Perhaps you're one of those lucky women who popped a Plan B and felt happy as a clam—or perhaps you're like me and proceeded to morph into a bloated, exhausted, emotional catastrophe for three months after taking it, dealing with a lovely package of depression, anxiety and fatigue. Perhaps you had it even worse than I did—like one user on drugs.com, who claims it made her "so incredibly sick that [she] couldn't function," forced to cope with the rather unpleasant sense that her "organs were sputtering."
If taking Plan B once can essentially transform you into a human puddle, what can taking it multiple times over a few months do? Is it truly as side effect-free as it's marketed, no matter how often you use it—or are some of the dramatic concerns around the morning-after pill actually valid?

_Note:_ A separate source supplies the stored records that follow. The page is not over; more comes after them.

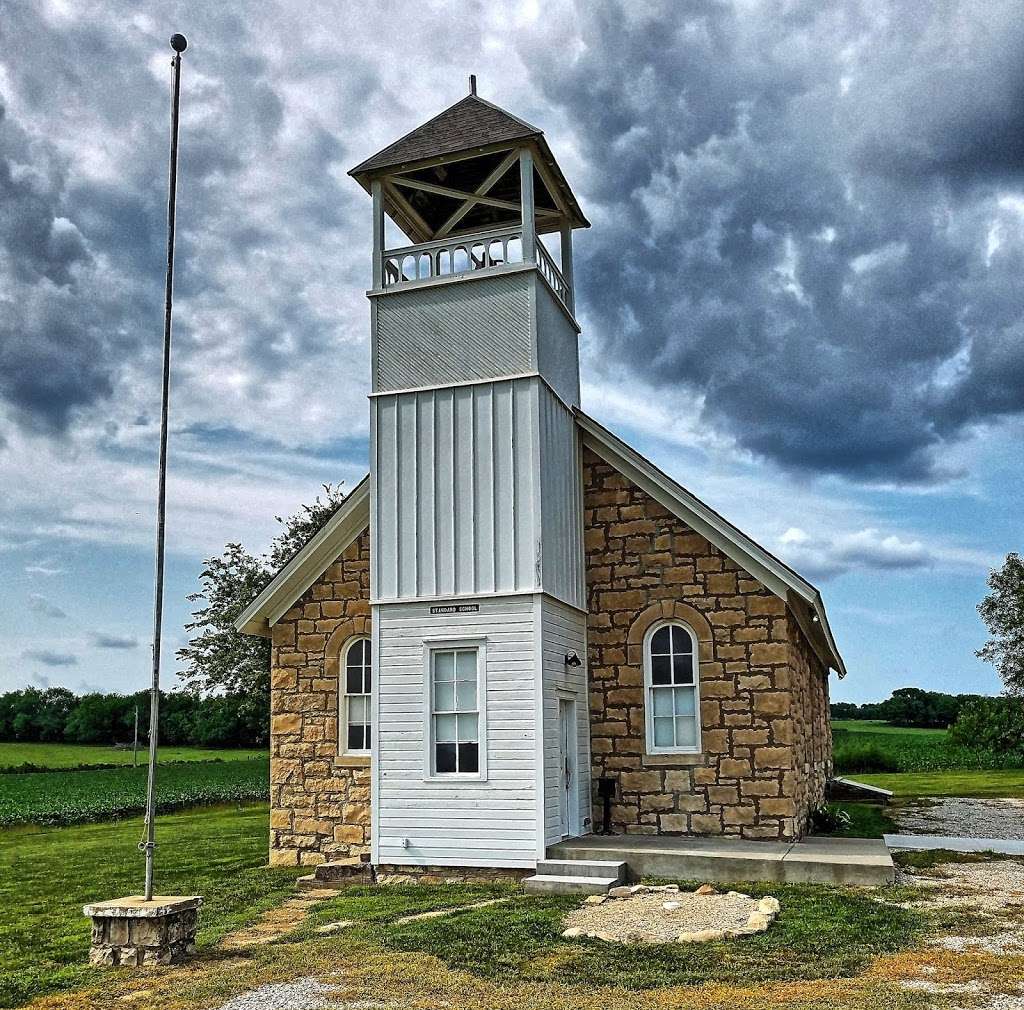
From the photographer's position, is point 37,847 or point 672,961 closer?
point 672,961

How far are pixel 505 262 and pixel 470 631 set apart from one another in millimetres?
4981

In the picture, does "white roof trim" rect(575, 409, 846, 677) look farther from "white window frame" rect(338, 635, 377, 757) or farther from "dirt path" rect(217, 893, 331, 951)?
"dirt path" rect(217, 893, 331, 951)

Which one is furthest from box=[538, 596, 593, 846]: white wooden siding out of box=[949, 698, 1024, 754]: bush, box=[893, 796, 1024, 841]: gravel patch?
box=[949, 698, 1024, 754]: bush

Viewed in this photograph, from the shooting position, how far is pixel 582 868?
12.4 meters

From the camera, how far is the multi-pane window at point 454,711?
44.7 feet

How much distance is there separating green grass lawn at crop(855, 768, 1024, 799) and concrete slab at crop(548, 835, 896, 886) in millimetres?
12710

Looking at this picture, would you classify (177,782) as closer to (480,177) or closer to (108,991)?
(480,177)

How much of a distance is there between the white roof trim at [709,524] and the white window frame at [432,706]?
3.28 meters

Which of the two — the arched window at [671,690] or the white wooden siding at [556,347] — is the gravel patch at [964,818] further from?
the white wooden siding at [556,347]

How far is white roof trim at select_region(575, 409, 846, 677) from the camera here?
46.1 feet

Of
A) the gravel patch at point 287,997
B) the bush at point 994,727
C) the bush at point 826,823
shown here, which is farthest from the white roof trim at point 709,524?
the bush at point 994,727

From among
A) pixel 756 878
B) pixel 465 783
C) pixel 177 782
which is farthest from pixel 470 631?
pixel 177 782

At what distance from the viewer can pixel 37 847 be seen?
20.4 m

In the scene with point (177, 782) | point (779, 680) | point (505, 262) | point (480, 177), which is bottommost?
point (177, 782)
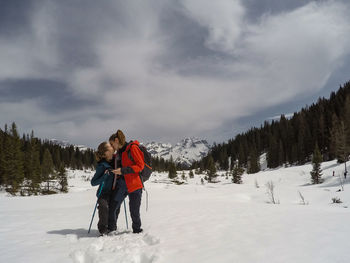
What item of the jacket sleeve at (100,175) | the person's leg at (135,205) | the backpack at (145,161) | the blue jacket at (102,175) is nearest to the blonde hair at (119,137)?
the backpack at (145,161)

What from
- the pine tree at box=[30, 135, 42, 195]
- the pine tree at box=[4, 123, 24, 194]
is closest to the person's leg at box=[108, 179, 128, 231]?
the pine tree at box=[30, 135, 42, 195]

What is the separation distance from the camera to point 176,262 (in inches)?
Result: 101

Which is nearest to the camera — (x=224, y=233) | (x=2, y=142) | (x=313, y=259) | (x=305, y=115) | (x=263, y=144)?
(x=313, y=259)

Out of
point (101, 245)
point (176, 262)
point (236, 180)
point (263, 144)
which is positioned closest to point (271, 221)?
point (176, 262)

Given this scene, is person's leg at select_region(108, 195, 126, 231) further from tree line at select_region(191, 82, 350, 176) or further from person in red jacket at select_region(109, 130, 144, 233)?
tree line at select_region(191, 82, 350, 176)

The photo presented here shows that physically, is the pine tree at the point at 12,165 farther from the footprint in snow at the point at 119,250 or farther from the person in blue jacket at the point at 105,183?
the footprint in snow at the point at 119,250

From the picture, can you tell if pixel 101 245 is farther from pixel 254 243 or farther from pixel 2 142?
pixel 2 142

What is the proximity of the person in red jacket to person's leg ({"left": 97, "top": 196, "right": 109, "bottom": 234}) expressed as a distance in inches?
24.3

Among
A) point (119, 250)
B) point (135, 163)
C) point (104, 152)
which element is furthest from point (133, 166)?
point (119, 250)

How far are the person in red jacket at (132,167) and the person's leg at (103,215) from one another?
2.02ft

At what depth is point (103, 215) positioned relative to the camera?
13.6 ft

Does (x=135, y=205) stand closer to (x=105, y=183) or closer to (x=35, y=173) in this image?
(x=105, y=183)

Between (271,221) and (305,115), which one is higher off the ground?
(305,115)

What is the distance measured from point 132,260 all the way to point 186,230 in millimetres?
1531
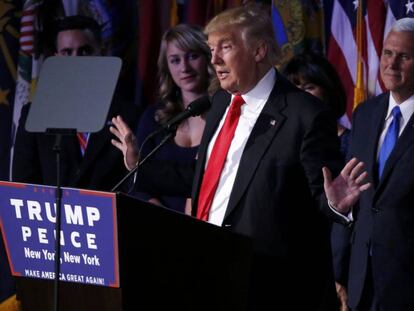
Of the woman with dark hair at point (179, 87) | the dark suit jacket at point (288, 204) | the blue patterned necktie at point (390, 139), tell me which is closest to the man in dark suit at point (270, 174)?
the dark suit jacket at point (288, 204)

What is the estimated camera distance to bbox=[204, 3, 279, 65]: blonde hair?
341 centimetres

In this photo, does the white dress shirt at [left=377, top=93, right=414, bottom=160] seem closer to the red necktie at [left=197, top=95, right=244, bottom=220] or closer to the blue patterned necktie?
the blue patterned necktie

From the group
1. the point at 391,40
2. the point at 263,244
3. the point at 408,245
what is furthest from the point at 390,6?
the point at 263,244

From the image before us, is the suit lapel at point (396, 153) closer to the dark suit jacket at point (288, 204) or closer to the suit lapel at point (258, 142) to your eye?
the dark suit jacket at point (288, 204)

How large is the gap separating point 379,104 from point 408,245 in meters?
0.62

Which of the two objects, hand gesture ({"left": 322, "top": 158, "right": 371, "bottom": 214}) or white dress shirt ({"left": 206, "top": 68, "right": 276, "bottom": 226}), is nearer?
hand gesture ({"left": 322, "top": 158, "right": 371, "bottom": 214})

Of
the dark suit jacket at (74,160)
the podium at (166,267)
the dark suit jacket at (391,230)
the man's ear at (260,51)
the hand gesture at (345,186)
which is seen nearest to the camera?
the podium at (166,267)

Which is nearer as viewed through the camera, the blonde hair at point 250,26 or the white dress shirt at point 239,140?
the white dress shirt at point 239,140

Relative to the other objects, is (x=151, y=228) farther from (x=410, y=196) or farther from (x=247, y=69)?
(x=410, y=196)

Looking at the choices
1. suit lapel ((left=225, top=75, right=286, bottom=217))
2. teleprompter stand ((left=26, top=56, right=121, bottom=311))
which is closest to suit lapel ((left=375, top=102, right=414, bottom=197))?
suit lapel ((left=225, top=75, right=286, bottom=217))

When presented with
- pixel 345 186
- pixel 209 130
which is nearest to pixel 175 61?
pixel 209 130

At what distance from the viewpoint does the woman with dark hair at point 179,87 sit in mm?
4547

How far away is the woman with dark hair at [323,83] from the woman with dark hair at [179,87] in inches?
16.3

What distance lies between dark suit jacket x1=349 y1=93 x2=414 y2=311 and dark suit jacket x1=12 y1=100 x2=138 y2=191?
1304 millimetres
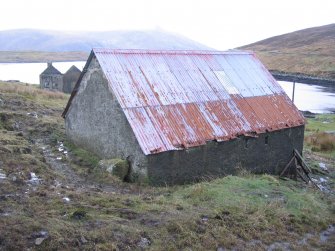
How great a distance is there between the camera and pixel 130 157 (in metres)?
13.3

"All the rumors you hear about [the morning-after pill] are completely untrue," says Dr. Charlotte Wilken-Jensen, Head of the Gynecology and Obstetrics Department at Hvidovre Hospital in Denmark. "Every formula of the morning-after pill advises you to take it only once every cycle, but really, you can safely take it any time you have unprotected intercourse. Of course, if you take it more than once, your risks of side effects increase."
The very words "side effects" generally set off alarm bells—but what about the big, bad, I'll-never-get-pregnant one that plagues forums all over the Internet?
"The morning-after pill definitely won't affect your chances of getting pregnant later on in life," Dr. Wilken-Jensen reassures. "However, the side effects from the hormone – nausea, dizziness, and feeling unwell – will change your quality of life anyway simply because you're not feeling good. Depression is another big issue with it. It's not nice in any way."
No, feeling like a sleepy, bitchy whale for a few months is not nice—and that's if you take the morning-after pill after a dead sober roll in the hay. If you down a few too many gin and tonics or indulge in a few too many lines of something white and powdery before embarking on your sexual escapade, there's a chance that your hangover could make that fat bundle of hormones you swallow less effective.
"Unprotected sex from substance abuse is a known problem," sighs Dr. Wilken-Jensen. "Luckily, substances don't really influence your side effects in the long run, but you'll likely be vomiting or have a terrible stomach because of the alcohol or drugs. That will definitely affect how well the pill works: if you throw up or have diarrhea, it won't work as effectively, or might not have had a chance to work before it exited your body. Otherwise, there's no interaction between drugs or alcohol and the morning-after pill."
But what about the other stuff, like blood clots and heart disease? Many brands of oral contraceptives still warn girls that blood clots and heart problems could become an issue for them if they already have family histories with those problems. Although some fear that an extra-strong dose of hormones might increase one's susceptibility to those issues, Dr. Wilken-Jensen insists this isn't true. "The drugs used in the new forms of emergency contraception, mainly levonorgestrel, have no effect on blood clots or heart disease," she says. "Older pills had estrogen in them, and those came with risks of blood clots, just like oral contraceptives—but those aren't used in Europe or Scandinavia at all anymore, and barely in the US."
Finally: Apologies to all the religious zealots out there, but the morning-after pill has nothing to do with abortion. "It's very important to stress that it's not an abortion tool," says Dr. Wilken-Jensen. "If your egg has already been fertilized, the morning after pill won't work. That's because the mechanism of the pill is to postpone ovulation. To be honest, nobody knows exactly how it works, but we know that's pretty much all it does."
So, good news, ladies: popping Plan B like M&M's isn't bad for you—just as long as you're prepared to potentially feel like shit as your body deals with a tsunami of hormones. You may not even experience these side effects, but if you do, it's just a temporary feeling. It sucks, but, hey, at least you're safe in the long run.